• Records shown:
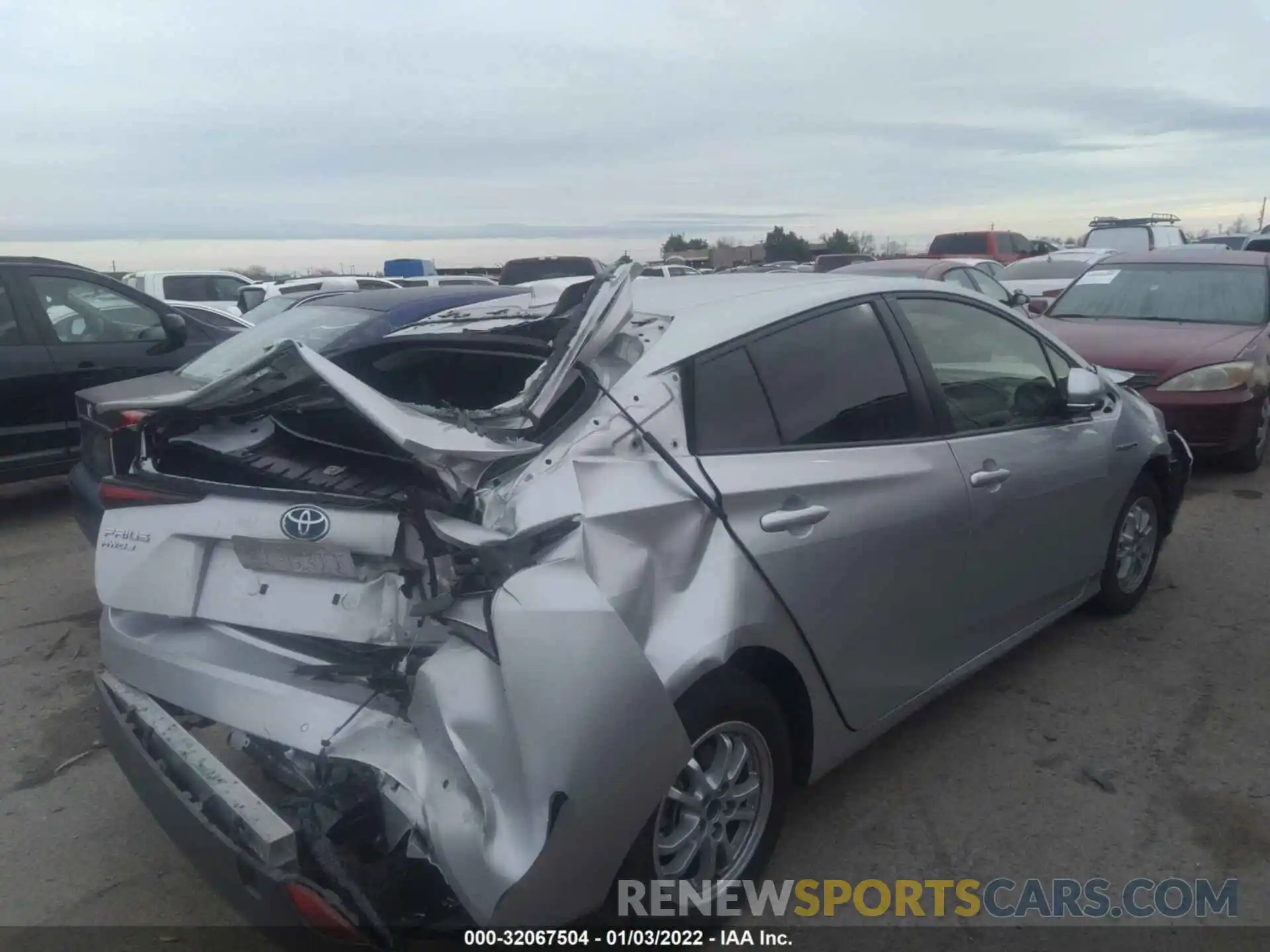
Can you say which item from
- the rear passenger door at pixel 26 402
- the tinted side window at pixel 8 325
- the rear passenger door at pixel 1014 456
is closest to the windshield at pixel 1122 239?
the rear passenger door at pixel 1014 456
---
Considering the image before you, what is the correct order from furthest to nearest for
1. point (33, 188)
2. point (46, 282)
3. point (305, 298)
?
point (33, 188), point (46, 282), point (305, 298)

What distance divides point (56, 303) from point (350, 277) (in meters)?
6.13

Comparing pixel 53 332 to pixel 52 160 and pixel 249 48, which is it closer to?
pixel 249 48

• Work to be completed:
Select and copy every line of the items above that contains the string "pixel". Case is significant.

• Written response:
- the rear passenger door at pixel 26 402
- the tinted side window at pixel 8 325
- the rear passenger door at pixel 1014 456
is closest to the windshield at pixel 1122 239?
the rear passenger door at pixel 1014 456
Comparing pixel 53 332 to pixel 52 160 and pixel 249 48, which is it closer to?
pixel 249 48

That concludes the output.